+++ Material supplied +++

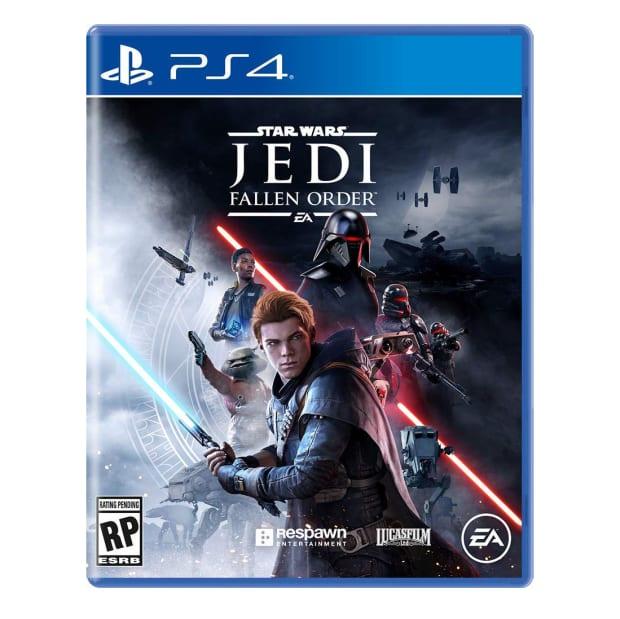 Star Wars® Jedi Fallen Order™ - PS4 #1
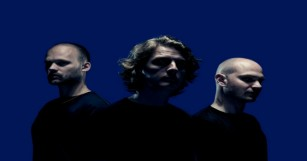Get an Insider's Look at Noisia's Spectacular Studio [WATCH]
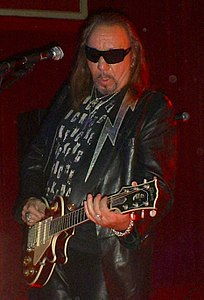Best quotes by Ace Frehley
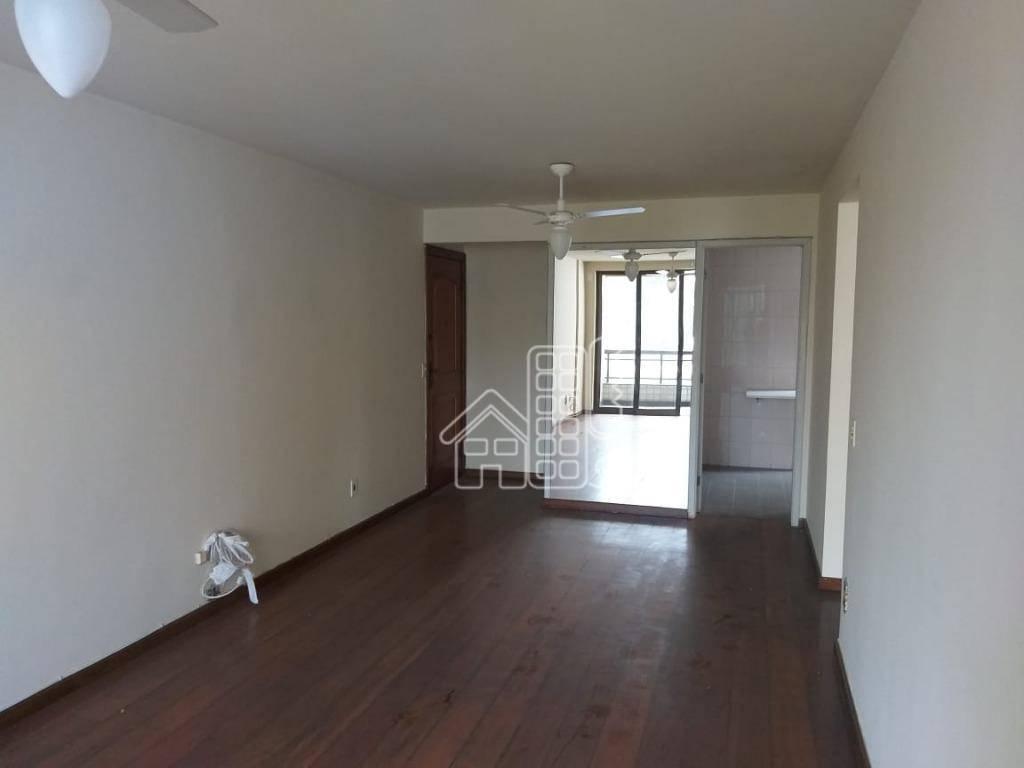 Apartamento com 2 dormitórios para alugar, 75 m² por R$ 1.500,00/mês - São Domingos - Niterói/RJ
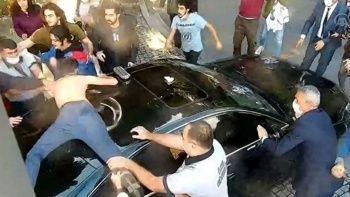Fuat Oktay'dan 'Boğaziçi' olaylarına tepki: Gençleri teröre alet ediyorlar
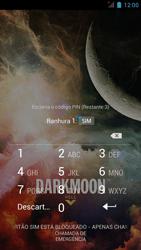 Wiko Darkmoon - Primeiros passos - Como ligar o telemóvel pela primeira vez -  3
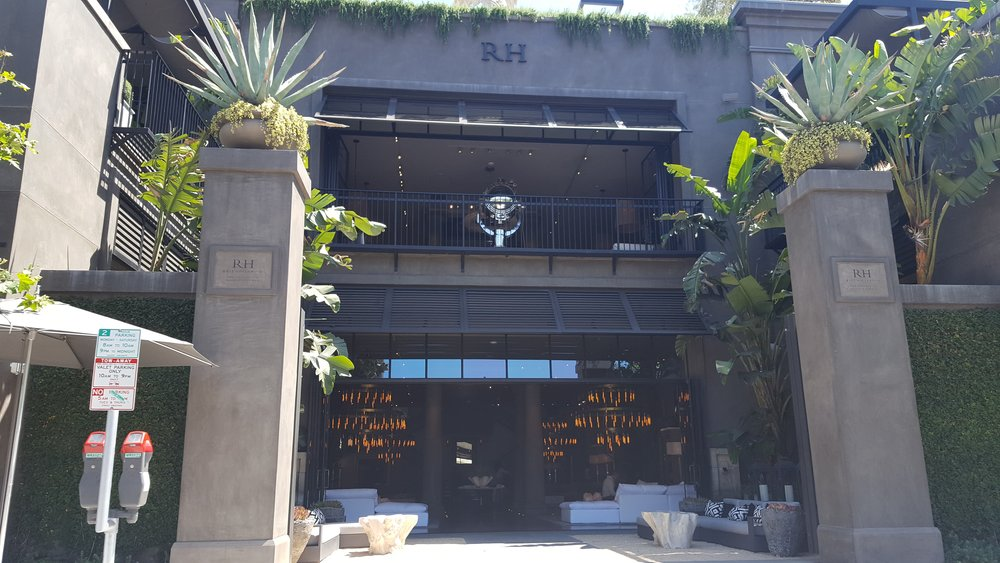 In LA, even the Restoration Hardware is beautiful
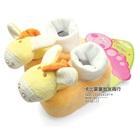 รองเท้าเด็กวัวน้อย-Carter--สีส้ม-(4-คู่/แพ็ค)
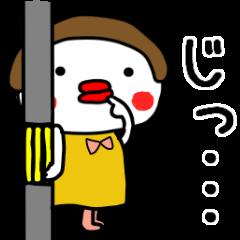 たらこ 1 (あいさつ・返事)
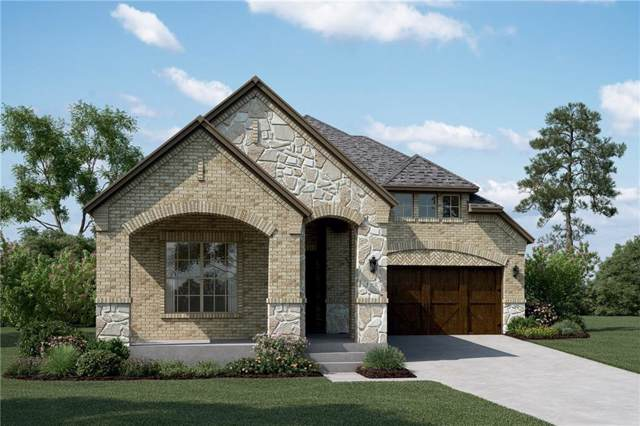7715 Coronado Drive, Rowlett, TX 75088 (MLS #14157611) :: Baldree Home Team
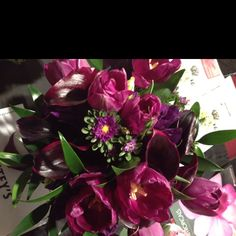 Purple passion bouquet!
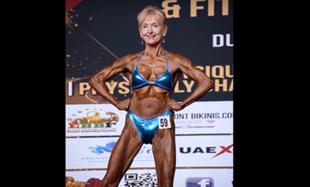 Janice - 75 letnia kulturystka zdradza swój sekret!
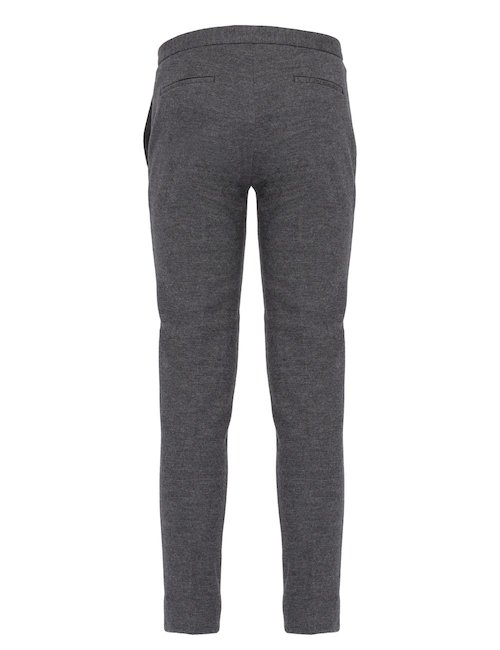 Merino Wool Pants
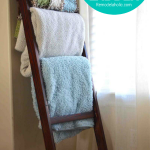 Simple And Cheap DIY Blanket Ladder From Remodelaholic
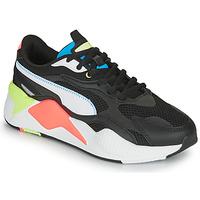 Chaussures Baskets basses Puma RS-X3 Noir / Blanc / Corail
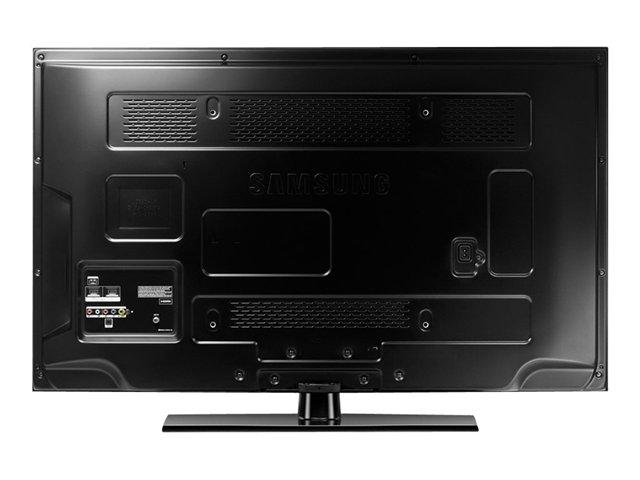 "Samsung 40"" Class 1080p 60Hz LCD HDTV - LN40E550F6FXZA"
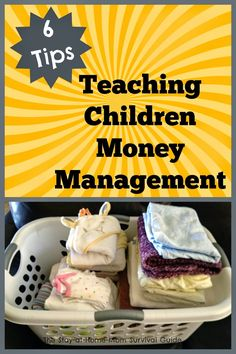 6 Tips for Teaching Children Money Management skills from an early age. Being financially responsible is an important life skill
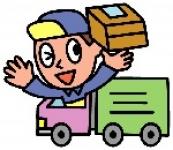 ルート配送〈2t車での生鮮品や日用品の配送〉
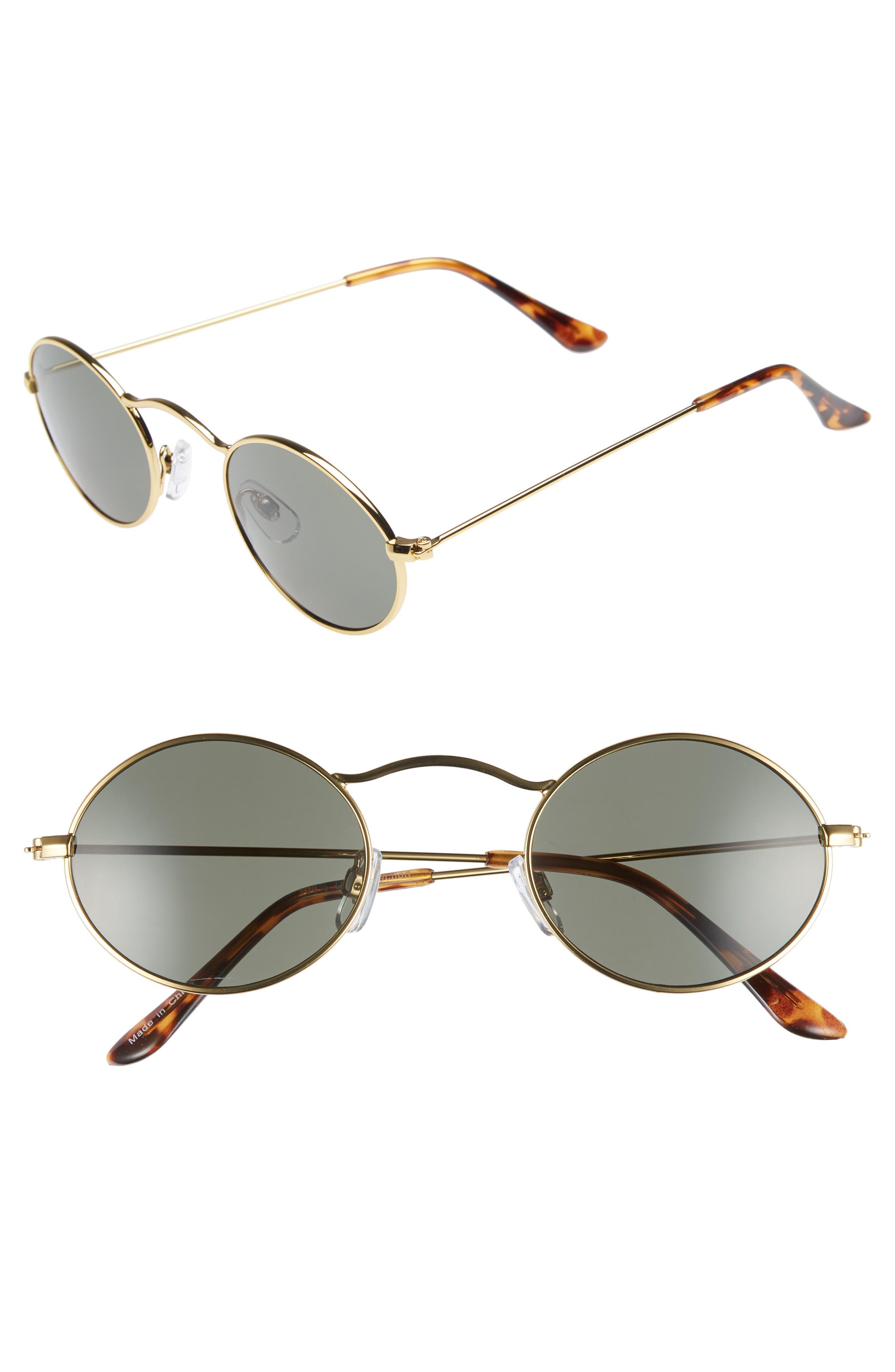 48mm Small Oval Sunglasses,                             Main thumbnail 1, color,                             GOLD/ BLACK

+++

## Activity
Any picture found in the data is to be skipped while the rest is copied exactly.

## Response area
 Star Wars® Jedi Fallen Order™ - PS4 #1
Get an Insider's Look at Noisia's Spectacular Studio [WATCH]
Best quotes by Ace Frehley
 Apartamento com 2 dormitórios para alugar, 75 m² por R$ 1.500,00/mês - São Domingos - Niterói/RJ
Fuat Oktay'dan 'Boğaziçi' olaylarına tepki: Gençleri teröre alet ediyorlar
 Wiko Darkmoon - Primeiros passos - Como ligar o telemóvel pela primeira vez -  3
 In LA, even the Restoration Hardware is beautiful
 รองเท้าเด็กวัวน้อย-Carter--สีส้ม-(4-คู่/แพ็ค)
 たらこ 1 (あいさつ・返事)
7715 Coronado Drive, Rowlett, TX 75088 (MLS #14157611) :: Baldree Home Team
 Purple passion bouquet!
 Janice - 75 letnia kulturystka zdradza swój sekret!
 Merino Wool Pants
 Simple And Cheap DIY Blanket Ladder From Remodelaholic
 Chaussures Baskets basses Puma RS-X3 Noir / Blanc / Corail
 "Samsung 40"" Class 1080p 60Hz LCD HDTV - LN40E550F6FXZA"
 6 Tips for Teaching Children Money Management skills from an early age. Being financially responsible is an important life skill
 ルート配送〈2t車での生鮮品や日用品の配送〉
 48mm Small Oval Sunglasses,                             Main thumbnail 1, color,                             GOLD/ BLACK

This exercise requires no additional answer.